Synopsis: Ig Perrish really isn't a bad guy. He is the guy who always tries to do the right thing, to help others less fortunate, and be a good friend. But when his childhood sweetheart is murdered, and he is demonized by his community for being the one to have killed her, his life slips into the abyss.
A couple of years into this mess, after a night of drinking, Ig wakes up with horns growing from his head. Suddenly, he has the power to extract deeply buried confessions from anyone he comes in contact with. Ig is horrified at what he hears...his family despises him, his friends want to kill him for what they think he did to his girlfriend, and random people admit to the most awful, embarrassing things. Initially, this is a curse. But then Ig decides to use his gift to try to determine what exactly happened on the night his girlfriend died.
My thoughts: Whereas "Heart-Shaped Box" pretty much terrified the reader, this book took us down a different path. Sure there is plenty of heartbreak and devastation and scenes that made me close my eyes and cringe, but there is also humor and irony and social commentary built into the package. I wasn't quite sure how to take it all, and I'm not confident in how to DESCRIBE it, but I knew I liked it.
Hill still has kept a couple of important things consistent from this first book - his edge and his insanely real characters. His prose is rapid-fire, at times crude as hell (alot of eye-bulging from me), and in your face. And he is completely unapologetic about it all. Take that, and that, and that, he says. I felt I had been yanked around alot, because I was sitting there feeling sympathy, then I was enraged, then I was confused, then I wanted to cry, then I was laughing. You know those Scrambler rides at the carnival? I think I had messed up hair by the end, and some whiplash.
The characters were just as real and fully realized as you or me. Hill HAS to have based these people on someone he knows. They walk right off the page (or in my case, the disc) into your life. In some cases, you don't want them in your life because they are pure evil. I've seen evil guys on paper, but one particular guy in this story was off the chart, and he turned my stomach every time he showed up. You will not finish this book with any emotion resembling apathy.
For those of you who like everything explained and neatly wrapped up in the end, you won't find it here. I still don't really know what happened totally, although I have my theories. I'm not sure I am comfortable with the ending. But I will overlook all of that because Hill has moxie. He does what he wants, he doesn't pander to common opinion or a formula. I love that about an author. He also gets credit for creativity (Horns? Really?). Must be all that Kiss music he listens to while he is writing.

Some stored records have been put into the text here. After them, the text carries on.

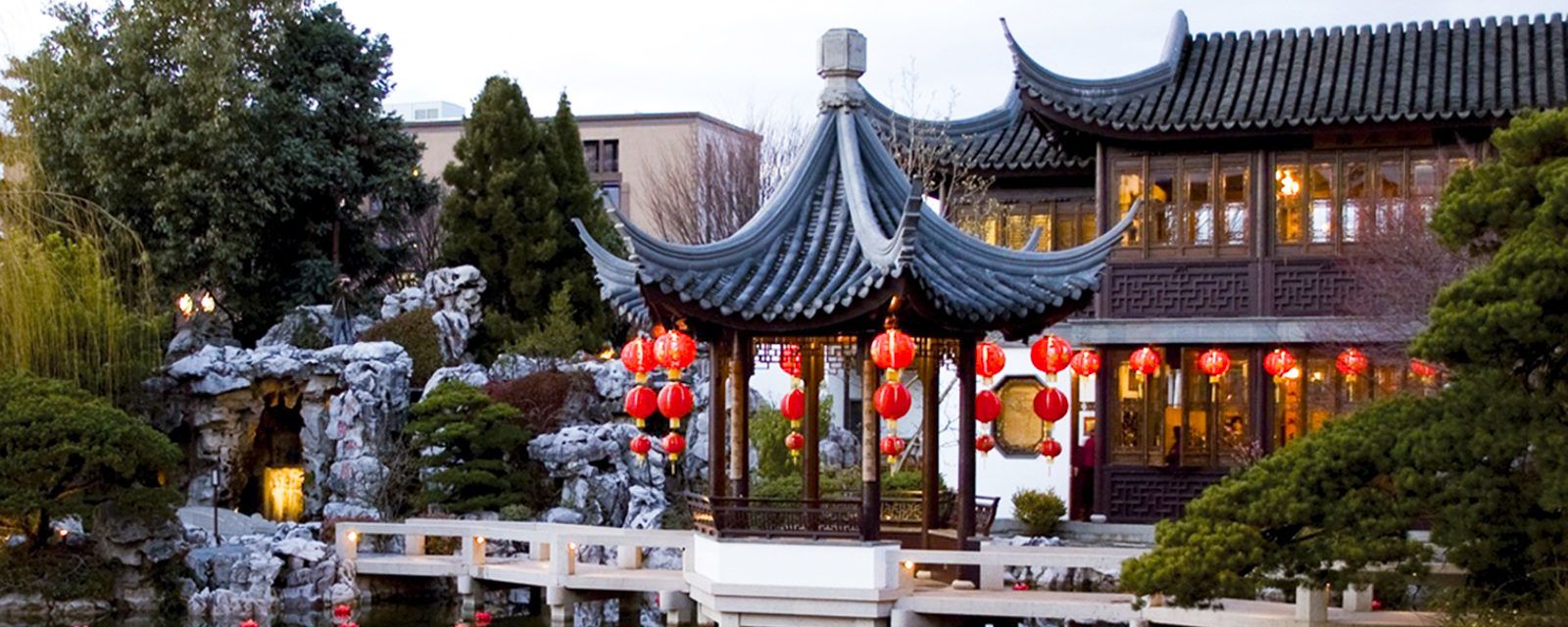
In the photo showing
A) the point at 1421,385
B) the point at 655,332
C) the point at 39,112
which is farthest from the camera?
the point at 39,112

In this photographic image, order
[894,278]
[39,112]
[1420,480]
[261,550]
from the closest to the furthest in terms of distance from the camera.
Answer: [1420,480]
[894,278]
[261,550]
[39,112]

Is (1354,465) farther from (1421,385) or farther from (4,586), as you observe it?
(4,586)

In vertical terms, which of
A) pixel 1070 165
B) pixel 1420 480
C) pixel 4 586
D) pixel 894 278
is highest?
pixel 1070 165

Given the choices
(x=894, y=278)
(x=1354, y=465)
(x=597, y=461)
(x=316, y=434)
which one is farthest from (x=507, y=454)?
(x=1354, y=465)

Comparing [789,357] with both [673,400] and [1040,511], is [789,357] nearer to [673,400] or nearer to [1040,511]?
[673,400]

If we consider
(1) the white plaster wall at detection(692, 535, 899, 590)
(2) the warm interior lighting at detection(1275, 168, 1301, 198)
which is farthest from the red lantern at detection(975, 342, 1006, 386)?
(2) the warm interior lighting at detection(1275, 168, 1301, 198)

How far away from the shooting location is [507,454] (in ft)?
62.0

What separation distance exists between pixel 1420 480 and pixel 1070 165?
938 cm

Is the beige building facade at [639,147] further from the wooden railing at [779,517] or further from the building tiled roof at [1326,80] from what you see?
the wooden railing at [779,517]

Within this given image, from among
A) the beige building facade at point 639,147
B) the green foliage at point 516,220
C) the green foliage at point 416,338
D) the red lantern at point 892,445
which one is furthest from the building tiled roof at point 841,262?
the beige building facade at point 639,147

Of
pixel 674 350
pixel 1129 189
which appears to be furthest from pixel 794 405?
pixel 1129 189

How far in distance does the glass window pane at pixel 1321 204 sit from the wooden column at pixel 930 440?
5710 mm

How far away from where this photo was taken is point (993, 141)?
18.7 m

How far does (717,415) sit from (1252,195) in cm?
646
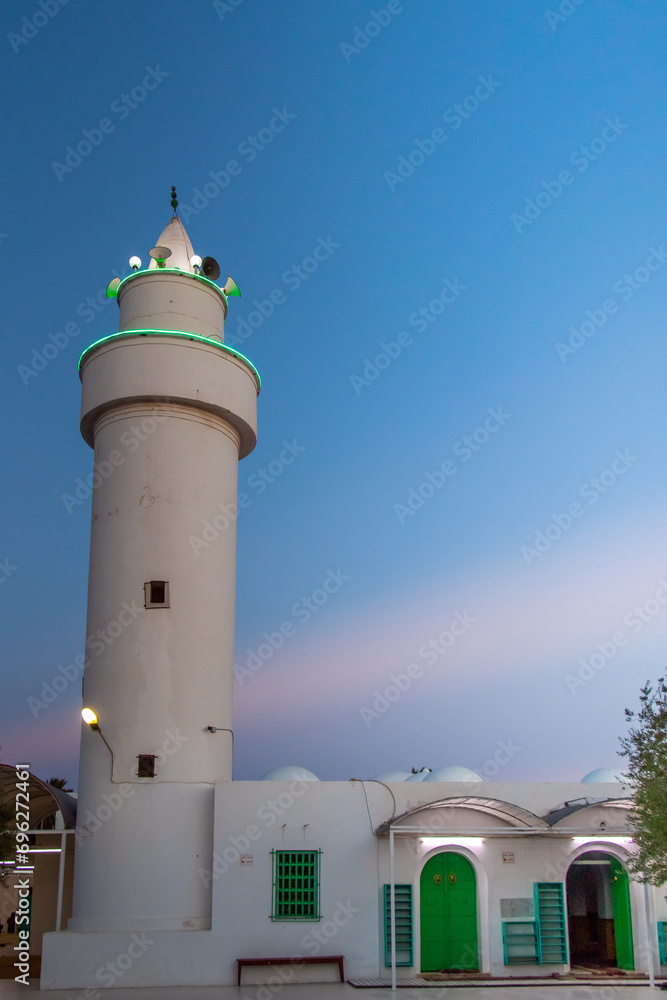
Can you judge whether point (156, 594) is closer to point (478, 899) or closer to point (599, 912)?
point (478, 899)

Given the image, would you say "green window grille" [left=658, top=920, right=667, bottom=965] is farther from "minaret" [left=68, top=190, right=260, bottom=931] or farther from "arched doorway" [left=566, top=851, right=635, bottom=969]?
"minaret" [left=68, top=190, right=260, bottom=931]

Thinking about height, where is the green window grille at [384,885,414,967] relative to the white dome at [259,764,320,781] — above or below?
below

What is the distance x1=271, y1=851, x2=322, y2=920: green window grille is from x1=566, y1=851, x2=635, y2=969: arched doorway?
204 inches

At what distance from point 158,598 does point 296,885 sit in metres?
6.02

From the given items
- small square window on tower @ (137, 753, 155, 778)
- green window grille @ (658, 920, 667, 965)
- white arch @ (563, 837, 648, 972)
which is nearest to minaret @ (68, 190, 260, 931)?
small square window on tower @ (137, 753, 155, 778)

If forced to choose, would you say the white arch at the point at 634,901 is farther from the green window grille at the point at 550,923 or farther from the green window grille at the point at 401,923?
the green window grille at the point at 401,923

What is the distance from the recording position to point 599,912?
72.8 ft

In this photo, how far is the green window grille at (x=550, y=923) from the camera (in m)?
17.4

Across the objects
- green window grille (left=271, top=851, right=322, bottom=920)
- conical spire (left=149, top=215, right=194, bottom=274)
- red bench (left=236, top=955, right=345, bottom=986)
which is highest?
conical spire (left=149, top=215, right=194, bottom=274)

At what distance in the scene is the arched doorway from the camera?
18172 millimetres

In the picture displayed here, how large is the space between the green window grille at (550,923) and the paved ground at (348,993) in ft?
3.40

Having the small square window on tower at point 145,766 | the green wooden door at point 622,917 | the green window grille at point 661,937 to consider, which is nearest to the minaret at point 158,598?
the small square window on tower at point 145,766

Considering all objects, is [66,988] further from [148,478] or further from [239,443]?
[239,443]

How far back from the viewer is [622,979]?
16984 millimetres
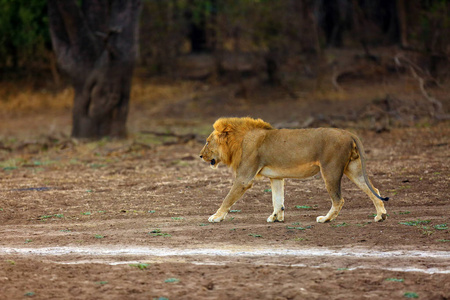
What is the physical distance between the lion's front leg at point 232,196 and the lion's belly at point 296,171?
33cm

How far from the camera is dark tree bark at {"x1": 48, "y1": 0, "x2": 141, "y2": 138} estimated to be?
57.9 feet

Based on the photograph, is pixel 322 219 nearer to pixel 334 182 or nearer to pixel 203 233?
pixel 334 182

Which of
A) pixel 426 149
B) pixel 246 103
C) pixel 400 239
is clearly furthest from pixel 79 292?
pixel 246 103

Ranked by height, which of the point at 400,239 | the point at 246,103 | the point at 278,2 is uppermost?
the point at 278,2

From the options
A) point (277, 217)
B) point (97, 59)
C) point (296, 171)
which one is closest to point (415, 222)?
point (296, 171)

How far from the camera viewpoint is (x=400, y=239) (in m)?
7.30

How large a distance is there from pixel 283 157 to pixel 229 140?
2.47 ft

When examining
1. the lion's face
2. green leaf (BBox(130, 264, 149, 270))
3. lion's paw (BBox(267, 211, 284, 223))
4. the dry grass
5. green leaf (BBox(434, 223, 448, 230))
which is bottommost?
the dry grass

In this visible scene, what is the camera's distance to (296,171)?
8281mm

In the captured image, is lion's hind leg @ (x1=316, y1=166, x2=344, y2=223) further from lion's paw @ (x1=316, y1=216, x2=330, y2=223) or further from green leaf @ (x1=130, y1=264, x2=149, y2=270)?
green leaf @ (x1=130, y1=264, x2=149, y2=270)

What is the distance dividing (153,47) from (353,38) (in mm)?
8354

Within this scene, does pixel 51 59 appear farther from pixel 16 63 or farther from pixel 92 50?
pixel 92 50

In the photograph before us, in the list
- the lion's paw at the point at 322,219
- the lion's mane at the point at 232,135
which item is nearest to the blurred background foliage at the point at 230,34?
the lion's mane at the point at 232,135

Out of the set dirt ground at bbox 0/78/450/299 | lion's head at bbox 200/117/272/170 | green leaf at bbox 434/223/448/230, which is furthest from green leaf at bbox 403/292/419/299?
lion's head at bbox 200/117/272/170
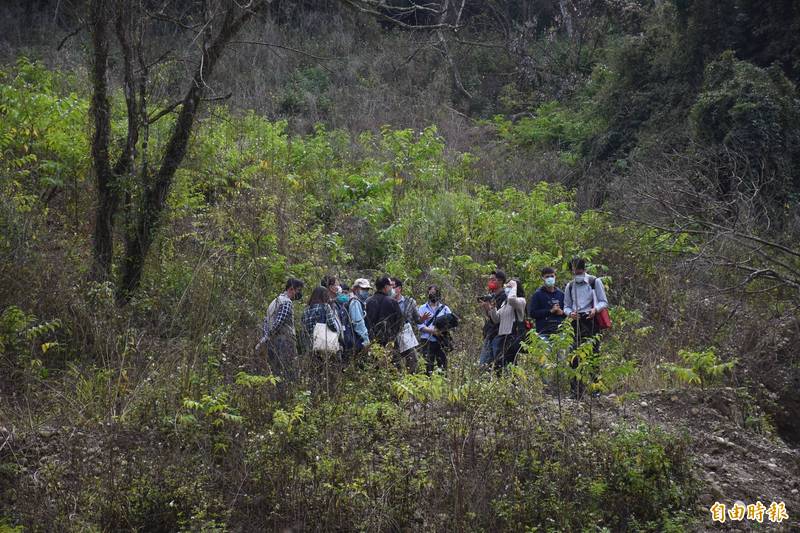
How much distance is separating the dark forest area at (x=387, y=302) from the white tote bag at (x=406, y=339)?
42mm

A few words about the audio production: Fred Berman was the narrator for this production, and again this is a new voice for me. Which I find amazing. I listen to audios year-round, and 9 times out of 10 I'm listening to someone I've never heard before. I liked Berman's work in this book, and it appears he has quite an impressive resume. I'd enthusiastically listen to his other work (which includes Skippy Dies).